------ Available records

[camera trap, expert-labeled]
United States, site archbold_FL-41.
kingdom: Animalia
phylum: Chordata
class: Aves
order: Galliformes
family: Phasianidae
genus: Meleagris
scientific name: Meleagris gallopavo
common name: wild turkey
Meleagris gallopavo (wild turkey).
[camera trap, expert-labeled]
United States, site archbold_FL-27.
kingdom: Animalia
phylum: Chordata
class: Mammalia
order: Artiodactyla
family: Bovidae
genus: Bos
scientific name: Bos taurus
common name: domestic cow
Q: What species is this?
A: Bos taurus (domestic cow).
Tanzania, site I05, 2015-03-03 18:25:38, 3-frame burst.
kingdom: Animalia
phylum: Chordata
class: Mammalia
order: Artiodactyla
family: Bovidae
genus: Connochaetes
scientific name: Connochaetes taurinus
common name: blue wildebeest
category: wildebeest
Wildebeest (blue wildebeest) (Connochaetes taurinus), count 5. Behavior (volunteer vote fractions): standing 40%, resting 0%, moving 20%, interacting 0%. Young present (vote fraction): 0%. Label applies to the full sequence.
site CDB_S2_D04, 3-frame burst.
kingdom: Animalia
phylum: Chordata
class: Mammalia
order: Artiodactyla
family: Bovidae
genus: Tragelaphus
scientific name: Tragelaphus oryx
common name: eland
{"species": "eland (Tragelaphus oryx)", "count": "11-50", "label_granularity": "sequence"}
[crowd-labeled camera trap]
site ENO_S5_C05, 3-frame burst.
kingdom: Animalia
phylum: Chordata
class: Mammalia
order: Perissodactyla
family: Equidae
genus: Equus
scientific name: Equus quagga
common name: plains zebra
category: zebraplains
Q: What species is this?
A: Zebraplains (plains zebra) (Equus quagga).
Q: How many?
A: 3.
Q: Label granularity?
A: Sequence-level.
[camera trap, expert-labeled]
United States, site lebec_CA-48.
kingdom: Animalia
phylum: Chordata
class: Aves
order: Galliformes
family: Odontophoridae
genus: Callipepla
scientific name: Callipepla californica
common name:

------------

The task → Please return every entry exactly as it appears.

Solution →
[camera trap, expert-labeled]
United States, site archbold_FL-41.
kingdom: Animalia
phylum: Chordata
class: Aves
order: Galliformes
family: Phasianidae
genus: Meleagris
scientific name: Meleagris gallopavo
common name: wild turkey
Meleagris gallopavo (wild turkey).
[camera trap, expert-labeled]
United States, site archbold_FL-27.
kingdom: Animalia
phylum: Chordata
class: Mammalia
order: Artiodactyla
family: Bovidae
genus: Bos
scientific name: Bos taurus
common name: domestic cow
Q: What species is this?
A: Bos taurus (domestic cow).
Tanzania, site I05, 2015-03-03 18:25:38, 3-frame burst.
kingdom: Animalia
phylum: Chordata
class: Mammalia
order: Artiodactyla
family: Bovidae
genus: Connochaetes
scientific name: Connochaetes taurinus
common name: blue wildebeest
category: wildebeest
Wildebeest (blue wildebeest) (Connochaetes taurinus), count 5. Behavior (volunteer vote fractions): standing 40%, resting 0%, moving 20%, interacting 0%. Young present (vote fraction): 0%. Label applies to the full sequence.
site CDB_S2_D04, 3-frame burst.
kingdom: Animalia
phylum: Chordata
class: Mammalia
order: Artiodactyla
family: Bovidae
genus: Tragelaphus
scientific name: Tragelaphus oryx
common name: eland
{"species": "eland (Tragelaphus oryx)", "count": "11-50", "label_granularity": "sequence"}
[crowd-labeled camera trap]
site ENO_S5_C05, 3-frame burst.
kingdom: Animalia
phylum: Chordata
class: Mammalia
order: Perissodactyla
family: Equidae
genus: Equus
scientific name: Equus quagga
common name: plains zebra
category: zebraplains
Q: What species is this?
A: Zebraplains (plains zebra) (Equus quagga).
Q: How many?
A: 3.
Q: Label granularity?
A: Sequence-level.
[camera trap, expert-labeled]
United States, site lebec_CA-48.
kingdom: Animalia
phylum: Chordata
class: Aves
order: Galliformes
family: Odontophoridae
genus: Callipepla
scientific name: Callipepla californica
common name:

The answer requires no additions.